--- Task inputs ---
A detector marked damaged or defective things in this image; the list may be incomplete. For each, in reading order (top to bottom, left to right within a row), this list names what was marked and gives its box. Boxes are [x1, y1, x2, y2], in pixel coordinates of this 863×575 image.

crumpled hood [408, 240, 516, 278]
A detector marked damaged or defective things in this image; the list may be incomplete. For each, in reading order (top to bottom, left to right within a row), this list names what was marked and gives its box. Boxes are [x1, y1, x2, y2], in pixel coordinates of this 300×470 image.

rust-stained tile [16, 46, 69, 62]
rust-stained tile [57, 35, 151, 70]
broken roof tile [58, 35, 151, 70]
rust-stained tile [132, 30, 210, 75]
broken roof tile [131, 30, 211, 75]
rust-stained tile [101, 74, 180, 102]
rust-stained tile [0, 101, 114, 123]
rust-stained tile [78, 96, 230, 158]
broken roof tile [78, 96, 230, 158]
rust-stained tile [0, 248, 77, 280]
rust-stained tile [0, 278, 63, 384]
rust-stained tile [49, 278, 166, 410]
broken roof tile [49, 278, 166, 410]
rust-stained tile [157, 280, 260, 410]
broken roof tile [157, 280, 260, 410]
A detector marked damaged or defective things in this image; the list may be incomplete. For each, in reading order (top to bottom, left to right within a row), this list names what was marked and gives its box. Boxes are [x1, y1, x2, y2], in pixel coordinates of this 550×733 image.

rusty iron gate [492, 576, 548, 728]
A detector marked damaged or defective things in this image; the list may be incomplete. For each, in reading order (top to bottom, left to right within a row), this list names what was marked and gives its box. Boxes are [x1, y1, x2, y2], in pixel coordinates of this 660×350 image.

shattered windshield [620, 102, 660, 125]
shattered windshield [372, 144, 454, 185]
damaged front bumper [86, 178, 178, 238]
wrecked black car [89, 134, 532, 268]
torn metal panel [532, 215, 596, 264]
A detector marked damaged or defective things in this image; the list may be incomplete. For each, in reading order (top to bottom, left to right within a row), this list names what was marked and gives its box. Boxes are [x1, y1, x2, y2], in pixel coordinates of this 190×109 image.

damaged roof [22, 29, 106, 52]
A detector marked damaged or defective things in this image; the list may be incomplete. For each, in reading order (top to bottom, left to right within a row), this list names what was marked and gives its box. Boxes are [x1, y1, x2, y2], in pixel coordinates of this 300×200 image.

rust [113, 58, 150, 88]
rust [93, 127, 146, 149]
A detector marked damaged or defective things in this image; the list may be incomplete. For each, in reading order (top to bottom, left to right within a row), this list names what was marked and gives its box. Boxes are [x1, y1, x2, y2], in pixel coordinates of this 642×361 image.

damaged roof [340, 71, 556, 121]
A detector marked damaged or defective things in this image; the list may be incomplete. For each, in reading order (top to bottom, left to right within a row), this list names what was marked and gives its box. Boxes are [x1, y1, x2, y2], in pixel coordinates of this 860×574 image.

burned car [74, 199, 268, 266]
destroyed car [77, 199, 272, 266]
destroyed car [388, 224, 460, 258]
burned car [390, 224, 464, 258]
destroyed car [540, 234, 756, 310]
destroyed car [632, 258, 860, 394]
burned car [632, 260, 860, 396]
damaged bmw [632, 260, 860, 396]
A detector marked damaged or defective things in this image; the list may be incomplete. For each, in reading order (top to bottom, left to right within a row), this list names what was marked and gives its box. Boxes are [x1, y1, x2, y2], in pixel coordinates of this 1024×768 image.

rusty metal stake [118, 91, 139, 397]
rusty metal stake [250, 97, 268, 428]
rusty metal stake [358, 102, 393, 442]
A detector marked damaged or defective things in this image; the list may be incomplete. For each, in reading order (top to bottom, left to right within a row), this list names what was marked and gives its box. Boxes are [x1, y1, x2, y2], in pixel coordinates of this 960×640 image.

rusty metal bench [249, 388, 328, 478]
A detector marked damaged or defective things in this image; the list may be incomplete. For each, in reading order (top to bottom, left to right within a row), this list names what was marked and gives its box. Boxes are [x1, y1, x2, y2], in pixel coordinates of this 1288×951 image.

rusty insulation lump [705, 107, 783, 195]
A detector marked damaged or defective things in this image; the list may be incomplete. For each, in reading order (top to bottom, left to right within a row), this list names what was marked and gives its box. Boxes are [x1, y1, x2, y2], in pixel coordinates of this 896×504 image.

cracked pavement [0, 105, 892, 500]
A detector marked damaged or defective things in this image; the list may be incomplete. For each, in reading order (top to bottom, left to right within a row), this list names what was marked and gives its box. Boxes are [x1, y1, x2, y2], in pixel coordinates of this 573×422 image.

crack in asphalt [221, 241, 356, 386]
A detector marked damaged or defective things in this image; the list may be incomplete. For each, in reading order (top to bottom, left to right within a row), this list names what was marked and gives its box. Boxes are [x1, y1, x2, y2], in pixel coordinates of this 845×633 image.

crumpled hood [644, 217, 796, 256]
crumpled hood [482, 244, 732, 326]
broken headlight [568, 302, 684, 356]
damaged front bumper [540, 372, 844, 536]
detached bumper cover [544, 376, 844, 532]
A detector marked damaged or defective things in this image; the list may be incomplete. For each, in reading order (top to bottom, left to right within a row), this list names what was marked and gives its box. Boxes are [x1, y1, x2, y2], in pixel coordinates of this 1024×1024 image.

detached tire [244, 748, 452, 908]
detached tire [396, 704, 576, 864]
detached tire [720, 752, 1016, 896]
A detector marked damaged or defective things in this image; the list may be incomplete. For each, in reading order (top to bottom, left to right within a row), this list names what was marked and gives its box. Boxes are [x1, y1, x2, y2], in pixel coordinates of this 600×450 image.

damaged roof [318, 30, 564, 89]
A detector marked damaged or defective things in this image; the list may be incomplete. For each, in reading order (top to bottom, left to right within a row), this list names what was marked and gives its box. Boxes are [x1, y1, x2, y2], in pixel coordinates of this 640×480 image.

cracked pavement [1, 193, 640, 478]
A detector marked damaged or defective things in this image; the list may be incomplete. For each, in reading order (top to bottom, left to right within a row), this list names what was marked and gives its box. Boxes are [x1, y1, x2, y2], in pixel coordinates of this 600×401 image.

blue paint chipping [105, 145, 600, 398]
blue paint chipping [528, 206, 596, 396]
---
Would you please write the entries out again in full, exactly as given?

**Your response:**
A detector marked damaged or defective things in this image; the list may be incomplete. For each, in reading order (top to bottom, left to right within a row), this list names what was marked and gives its box. Boxes are [x1, y1, x2, y2], in pixel coordinates of this 863×575 image.

crumpled hood [408, 240, 516, 278]
A detector marked damaged or defective things in this image; the list may be incomplete. For each, in reading order (top to bottom, left to right within a row), this list names what was marked and gives its box. Boxes are [x1, y1, x2, y2], in pixel coordinates of this 300×470 image.

rust-stained tile [16, 46, 69, 62]
rust-stained tile [57, 35, 151, 70]
broken roof tile [58, 35, 151, 70]
rust-stained tile [132, 30, 210, 75]
broken roof tile [131, 30, 211, 75]
rust-stained tile [101, 74, 180, 102]
rust-stained tile [0, 101, 114, 123]
rust-stained tile [78, 96, 230, 158]
broken roof tile [78, 96, 230, 158]
rust-stained tile [0, 248, 77, 280]
rust-stained tile [0, 278, 63, 384]
rust-stained tile [49, 278, 166, 410]
broken roof tile [49, 278, 166, 410]
rust-stained tile [157, 280, 260, 410]
broken roof tile [157, 280, 260, 410]
A detector marked damaged or defective things in this image; the list may be incomplete. For each, in reading order (top to bottom, left to right within a row), this list names what was marked and gives its box. Boxes are [x1, y1, x2, y2], in pixel coordinates of this 550×733 image.

rusty iron gate [492, 576, 548, 728]
A detector marked damaged or defective things in this image; the list may be incomplete. For each, in reading order (top to bottom, left to right within a row), this list names what was marked and gives its box. Boxes are [x1, y1, x2, y2], in pixel coordinates of this 660×350 image.

shattered windshield [620, 102, 660, 125]
shattered windshield [372, 144, 454, 185]
damaged front bumper [86, 178, 178, 238]
wrecked black car [89, 134, 532, 268]
torn metal panel [532, 215, 596, 264]
A detector marked damaged or defective things in this image; the list may be incomplete. For each, in reading order (top to bottom, left to right within a row), this list names what was marked and gives its box. Boxes are [x1, y1, x2, y2], in pixel coordinates of this 190×109 image.

damaged roof [22, 29, 106, 52]
A detector marked damaged or defective things in this image; the list may be incomplete. For each, in reading order (top to bottom, left to right within a row), this list names what was marked and gives its box. Boxes are [x1, y1, x2, y2], in pixel coordinates of this 300×200 image.

rust [113, 58, 150, 88]
rust [93, 127, 146, 149]
A detector marked damaged or defective things in this image; the list may be incomplete. For each, in reading order (top to bottom, left to right within a row), this list names what was marked and gives its box. Boxes are [x1, y1, x2, y2], in pixel coordinates of this 642×361 image.

damaged roof [340, 71, 556, 121]
A detector marked damaged or defective things in this image; the list may be incomplete. For each, in reading order (top to bottom, left to right within a row), this list names what was marked and gives its box. Boxes are [x1, y1, x2, y2], in pixel coordinates of this 860×574 image.

burned car [74, 199, 268, 266]
destroyed car [77, 199, 272, 266]
destroyed car [388, 224, 460, 258]
burned car [390, 224, 464, 258]
destroyed car [540, 234, 756, 310]
destroyed car [632, 258, 860, 394]
burned car [632, 260, 860, 396]
damaged bmw [632, 260, 860, 396]
A detector marked damaged or defective things in this image; the list may be incomplete. For each, in reading order (top to bottom, left to right within a row), this list names what was marked and gives its box. Boxes are [x1, y1, x2, y2], in pixel coordinates of this 1024×768 image.

rusty metal stake [118, 91, 139, 397]
rusty metal stake [250, 97, 268, 428]
rusty metal stake [358, 102, 393, 442]
A detector marked damaged or defective things in this image; the list may be incomplete. For each, in reading order (top to bottom, left to right within a row), this list names what was marked and gives its box. Boxes are [x1, y1, x2, y2], in pixel coordinates of this 960×640 image.

rusty metal bench [249, 388, 328, 478]
A detector marked damaged or defective things in this image; the list may be incomplete. For each, in reading order (top to bottom, left to right within a row), this list names what was marked and gives its box. Boxes are [x1, y1, x2, y2], in pixel coordinates of this 1288×951 image.

rusty insulation lump [705, 107, 783, 195]
A detector marked damaged or defective things in this image; the list may be incomplete. For each, in reading order (top to bottom, left to right within a row), this list names what was marked and gives its box. Boxes are [x1, y1, x2, y2], in pixel coordinates of this 896×504 image.

cracked pavement [0, 105, 892, 500]
A detector marked damaged or defective things in this image; the list may be incomplete. For each, in reading order (top to bottom, left to right within a row), this list names what was marked and gives its box. Boxes are [x1, y1, x2, y2], in pixel coordinates of this 573×422 image.

crack in asphalt [221, 241, 356, 386]
A detector marked damaged or defective things in this image; the list may be incomplete. For each, in reading order (top to bottom, left to right within a row), this list names what was marked and gives its box. Boxes are [x1, y1, x2, y2], in pixel coordinates of this 845×633 image.

crumpled hood [644, 217, 796, 256]
crumpled hood [482, 244, 732, 326]
broken headlight [568, 302, 684, 356]
damaged front bumper [540, 372, 844, 536]
detached bumper cover [544, 376, 844, 532]
A detector marked damaged or defective things in this image; the list may be incomplete. For each, in reading order (top to bottom, left to right within a row), this list names what was marked and gives its box. Boxes are [x1, y1, x2, y2], in pixel coordinates of this 1024×1024 image.

detached tire [244, 748, 452, 908]
detached tire [396, 704, 576, 864]
detached tire [720, 752, 1016, 896]
A detector marked damaged or defective things in this image; the list may be incomplete. For each, in reading order (top to bottom, left to right within a row), this list names what was marked and gives its box. Boxes are [x1, y1, x2, y2], in pixel coordinates of this 600×450 image.

damaged roof [318, 30, 564, 89]
A detector marked damaged or defective things in this image; the list may be incomplete. For each, in reading order (top to bottom, left to right within a row), this list names what was marked and gives its box. Boxes are [x1, y1, x2, y2], in pixel coordinates of this 640×480 image.

cracked pavement [1, 193, 640, 478]
A detector marked damaged or defective things in this image; the list may be incomplete. For each, in reading order (top to bottom, left to right within a row), this list names what was marked and gives its box. Boxes are [x1, y1, x2, y2], in pixel coordinates of this 600×401 image.

blue paint chipping [105, 145, 600, 398]
blue paint chipping [528, 206, 596, 396]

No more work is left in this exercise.